### Material shown
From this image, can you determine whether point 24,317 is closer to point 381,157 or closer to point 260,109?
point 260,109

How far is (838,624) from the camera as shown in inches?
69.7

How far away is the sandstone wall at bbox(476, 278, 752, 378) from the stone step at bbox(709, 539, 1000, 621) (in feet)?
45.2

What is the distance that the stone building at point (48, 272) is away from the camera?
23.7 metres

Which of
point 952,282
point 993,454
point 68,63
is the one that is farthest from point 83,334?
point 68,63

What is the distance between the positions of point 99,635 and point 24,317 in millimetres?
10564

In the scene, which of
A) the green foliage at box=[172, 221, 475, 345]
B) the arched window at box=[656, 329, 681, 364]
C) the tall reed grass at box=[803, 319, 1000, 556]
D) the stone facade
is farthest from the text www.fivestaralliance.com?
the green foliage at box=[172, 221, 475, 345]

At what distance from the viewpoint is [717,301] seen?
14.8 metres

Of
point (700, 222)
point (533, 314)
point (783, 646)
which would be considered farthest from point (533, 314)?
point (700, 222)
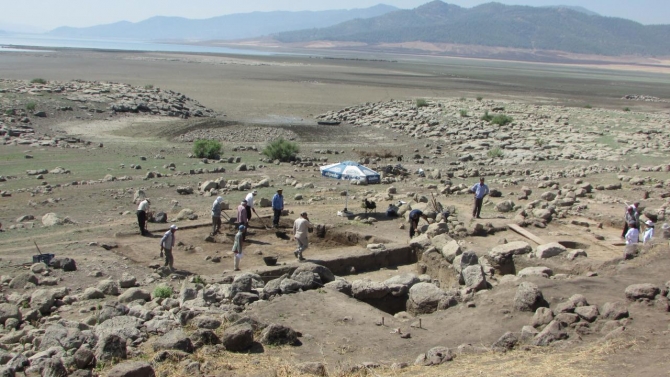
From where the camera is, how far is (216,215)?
1761 cm

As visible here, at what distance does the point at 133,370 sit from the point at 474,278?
699 cm

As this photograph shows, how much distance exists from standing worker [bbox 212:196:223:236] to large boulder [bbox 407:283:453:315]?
7.06m

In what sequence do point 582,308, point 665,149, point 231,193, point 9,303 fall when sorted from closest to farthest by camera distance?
point 582,308
point 9,303
point 231,193
point 665,149

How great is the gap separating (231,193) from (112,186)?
465 centimetres

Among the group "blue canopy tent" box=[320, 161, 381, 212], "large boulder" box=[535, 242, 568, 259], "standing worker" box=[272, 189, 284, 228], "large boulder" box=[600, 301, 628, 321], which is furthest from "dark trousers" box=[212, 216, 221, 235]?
"large boulder" box=[600, 301, 628, 321]

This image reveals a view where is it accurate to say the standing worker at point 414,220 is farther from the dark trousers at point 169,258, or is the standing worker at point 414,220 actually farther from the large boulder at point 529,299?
the large boulder at point 529,299

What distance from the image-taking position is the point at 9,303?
1209 centimetres

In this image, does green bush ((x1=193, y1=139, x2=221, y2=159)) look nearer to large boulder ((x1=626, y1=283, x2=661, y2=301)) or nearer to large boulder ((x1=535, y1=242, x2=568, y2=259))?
large boulder ((x1=535, y1=242, x2=568, y2=259))

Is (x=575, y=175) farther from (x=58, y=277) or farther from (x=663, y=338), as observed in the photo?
(x=58, y=277)

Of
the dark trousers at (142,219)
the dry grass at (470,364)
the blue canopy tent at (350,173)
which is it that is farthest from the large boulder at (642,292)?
the dark trousers at (142,219)

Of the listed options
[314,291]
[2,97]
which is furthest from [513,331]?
[2,97]

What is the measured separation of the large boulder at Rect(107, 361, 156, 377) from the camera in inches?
312

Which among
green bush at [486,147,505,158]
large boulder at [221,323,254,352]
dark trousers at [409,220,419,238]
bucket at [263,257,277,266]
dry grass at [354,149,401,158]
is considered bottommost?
dry grass at [354,149,401,158]

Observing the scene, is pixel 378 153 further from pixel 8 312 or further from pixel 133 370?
pixel 133 370
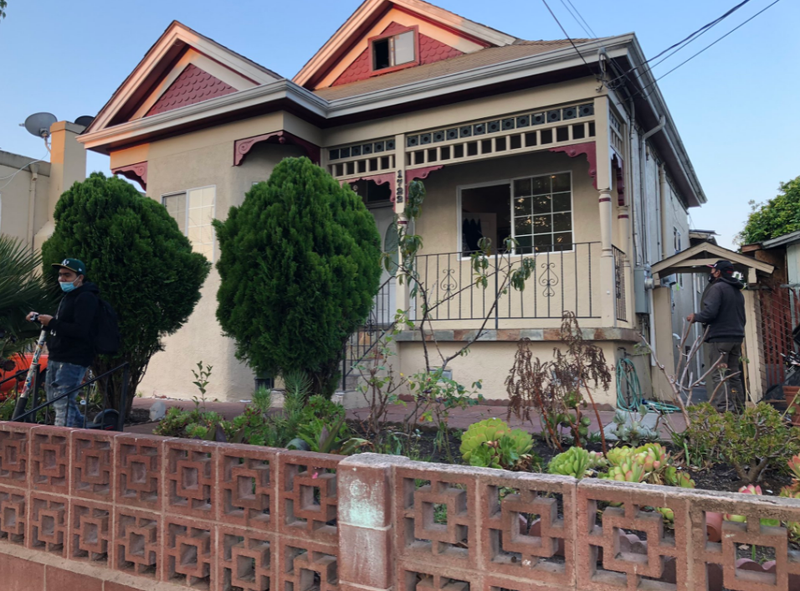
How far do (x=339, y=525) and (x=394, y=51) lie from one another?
10.3 metres

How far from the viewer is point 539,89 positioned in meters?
7.79

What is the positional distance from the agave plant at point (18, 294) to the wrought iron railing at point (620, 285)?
6.52 meters

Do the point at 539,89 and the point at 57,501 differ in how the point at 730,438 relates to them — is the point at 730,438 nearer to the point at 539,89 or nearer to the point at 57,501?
the point at 57,501

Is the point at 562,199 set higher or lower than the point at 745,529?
higher

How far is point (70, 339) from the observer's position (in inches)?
183

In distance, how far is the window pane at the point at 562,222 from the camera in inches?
348

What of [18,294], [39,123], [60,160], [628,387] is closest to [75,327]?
[18,294]

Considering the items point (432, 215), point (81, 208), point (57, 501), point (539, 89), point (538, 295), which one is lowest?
point (57, 501)

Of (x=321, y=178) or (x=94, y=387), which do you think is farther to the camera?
(x=94, y=387)

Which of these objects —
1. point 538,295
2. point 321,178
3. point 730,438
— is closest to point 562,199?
point 538,295

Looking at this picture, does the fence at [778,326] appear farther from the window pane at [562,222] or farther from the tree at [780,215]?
the tree at [780,215]

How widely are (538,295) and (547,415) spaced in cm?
498

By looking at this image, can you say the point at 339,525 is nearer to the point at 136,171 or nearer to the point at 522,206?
the point at 522,206

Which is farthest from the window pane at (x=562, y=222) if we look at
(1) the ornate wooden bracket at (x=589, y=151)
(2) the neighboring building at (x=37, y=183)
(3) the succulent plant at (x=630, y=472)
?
(2) the neighboring building at (x=37, y=183)
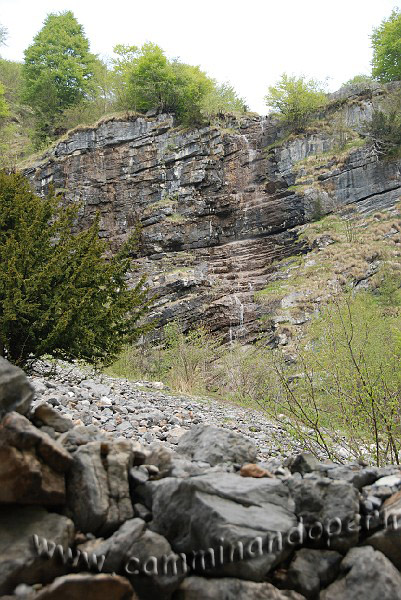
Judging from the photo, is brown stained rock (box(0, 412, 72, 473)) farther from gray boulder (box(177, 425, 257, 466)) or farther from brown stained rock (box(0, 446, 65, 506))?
gray boulder (box(177, 425, 257, 466))

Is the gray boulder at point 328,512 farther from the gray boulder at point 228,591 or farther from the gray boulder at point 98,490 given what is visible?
the gray boulder at point 98,490

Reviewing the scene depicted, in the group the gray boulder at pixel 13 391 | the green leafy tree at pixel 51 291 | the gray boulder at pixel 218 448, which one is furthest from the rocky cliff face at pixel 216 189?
the gray boulder at pixel 13 391

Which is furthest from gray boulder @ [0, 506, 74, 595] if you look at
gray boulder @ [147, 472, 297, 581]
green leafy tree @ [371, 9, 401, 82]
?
green leafy tree @ [371, 9, 401, 82]

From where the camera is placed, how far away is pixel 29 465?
1.97 meters

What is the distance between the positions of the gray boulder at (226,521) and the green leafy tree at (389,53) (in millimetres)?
35225

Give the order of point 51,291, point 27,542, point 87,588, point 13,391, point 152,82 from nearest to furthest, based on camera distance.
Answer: point 87,588, point 27,542, point 13,391, point 51,291, point 152,82

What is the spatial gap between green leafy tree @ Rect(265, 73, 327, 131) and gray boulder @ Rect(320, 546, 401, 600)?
30441 mm

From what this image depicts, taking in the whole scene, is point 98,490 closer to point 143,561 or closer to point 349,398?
point 143,561

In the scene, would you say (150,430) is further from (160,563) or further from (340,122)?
(340,122)

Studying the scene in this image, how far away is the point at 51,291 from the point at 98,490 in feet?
15.0

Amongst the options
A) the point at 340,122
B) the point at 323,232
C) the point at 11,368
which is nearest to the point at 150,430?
the point at 11,368

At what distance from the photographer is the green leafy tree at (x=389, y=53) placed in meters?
30.4

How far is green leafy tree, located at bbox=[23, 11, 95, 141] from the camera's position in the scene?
34281mm

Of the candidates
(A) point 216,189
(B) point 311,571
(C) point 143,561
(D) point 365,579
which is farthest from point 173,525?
(A) point 216,189
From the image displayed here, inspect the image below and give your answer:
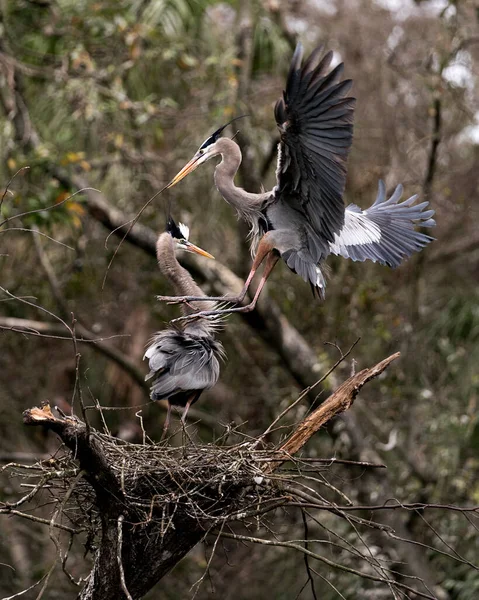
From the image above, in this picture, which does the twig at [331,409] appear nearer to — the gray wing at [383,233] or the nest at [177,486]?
the nest at [177,486]

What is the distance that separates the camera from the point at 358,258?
5234 mm

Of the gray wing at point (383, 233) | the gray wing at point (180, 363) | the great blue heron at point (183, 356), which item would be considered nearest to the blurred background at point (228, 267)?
the great blue heron at point (183, 356)

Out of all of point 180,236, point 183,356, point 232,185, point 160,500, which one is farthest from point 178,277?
point 160,500

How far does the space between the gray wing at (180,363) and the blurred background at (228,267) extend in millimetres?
2087

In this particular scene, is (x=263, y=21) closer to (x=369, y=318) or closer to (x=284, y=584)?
(x=369, y=318)

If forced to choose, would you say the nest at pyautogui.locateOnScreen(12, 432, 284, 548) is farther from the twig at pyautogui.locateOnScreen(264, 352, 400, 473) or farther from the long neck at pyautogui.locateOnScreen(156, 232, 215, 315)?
the long neck at pyautogui.locateOnScreen(156, 232, 215, 315)

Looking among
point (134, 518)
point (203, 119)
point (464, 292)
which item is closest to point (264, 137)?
point (203, 119)

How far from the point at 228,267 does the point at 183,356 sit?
15.8ft

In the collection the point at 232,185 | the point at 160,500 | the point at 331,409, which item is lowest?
the point at 160,500

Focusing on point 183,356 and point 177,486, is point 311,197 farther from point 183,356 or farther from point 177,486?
point 177,486

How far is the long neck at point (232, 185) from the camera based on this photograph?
16.7ft

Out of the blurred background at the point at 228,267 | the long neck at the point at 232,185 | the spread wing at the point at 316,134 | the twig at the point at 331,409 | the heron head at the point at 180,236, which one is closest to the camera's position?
the spread wing at the point at 316,134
######
What needs to be done: Convert the stretch of records from the line containing "In what sequence" through the line containing "6.52 meters" into a numbered list, dropping blank lines. Leave the pictures out.

Complete output:
1. In what sequence do point 582,308, point 665,149, point 231,193, point 9,303 fall when sorted from closest to farthest by camera distance?
2. point 582,308
3. point 9,303
4. point 231,193
5. point 665,149
6. How great is the gap separating (231,193) from (112,186)?
7. 465 centimetres
8. Among the group "blue canopy tent" box=[320, 161, 381, 212], "large boulder" box=[535, 242, 568, 259], "standing worker" box=[272, 189, 284, 228], "large boulder" box=[600, 301, 628, 321], which is furthest from "dark trousers" box=[212, 216, 221, 235]?
9. "large boulder" box=[600, 301, 628, 321]
10. This image reveals a view where is it accurate to say the standing worker at point 414,220 is farther from the dark trousers at point 169,258, or is the standing worker at point 414,220 actually farther from the large boulder at point 529,299?
11. the large boulder at point 529,299
12. What distance from the image-taking position is the point at 9,303?
13. 1209 centimetres
14. In this image, does green bush ((x1=193, y1=139, x2=221, y2=159)) look nearer to large boulder ((x1=626, y1=283, x2=661, y2=301)) or nearer to large boulder ((x1=535, y1=242, x2=568, y2=259))?
15. large boulder ((x1=535, y1=242, x2=568, y2=259))
16. Is (x=575, y=175) farther from (x=58, y=277) or farther from (x=663, y=338), as observed in the photo?
17. (x=58, y=277)
18. Of
19. the dark trousers at (142,219)
20. the dry grass at (470,364)
21. the blue canopy tent at (350,173)
22. which is it that is farthest from the large boulder at (642,292)?
23. the dark trousers at (142,219)
24. Of the listed options
25. [314,291]
26. [2,97]
27. which is furthest from [513,331]?
28. [2,97]
29. What is the measured separation of the large boulder at Rect(107, 361, 156, 377) from the camera in inches?
30. 312
31. Which among
32. green bush at [486,147,505,158]
33. large boulder at [221,323,254,352]
34. dark trousers at [409,220,419,238]
35. bucket at [263,257,277,266]
36. dry grass at [354,149,401,158]
37. is considered bottommost?
38. dry grass at [354,149,401,158]
39. Observing the scene, is pixel 378 153 further from pixel 8 312 or further from pixel 133 370?
40. pixel 133 370
41. How far do (x=339, y=525) and (x=394, y=51) lie from one another?
42. 10.3 metres
43. How far from the viewer is point 539,89 positioned in meters?
44. 7.79
45. What is the positional distance from the agave plant at point (18, 294) to the wrought iron railing at point (620, 285)?
46. 6.52 meters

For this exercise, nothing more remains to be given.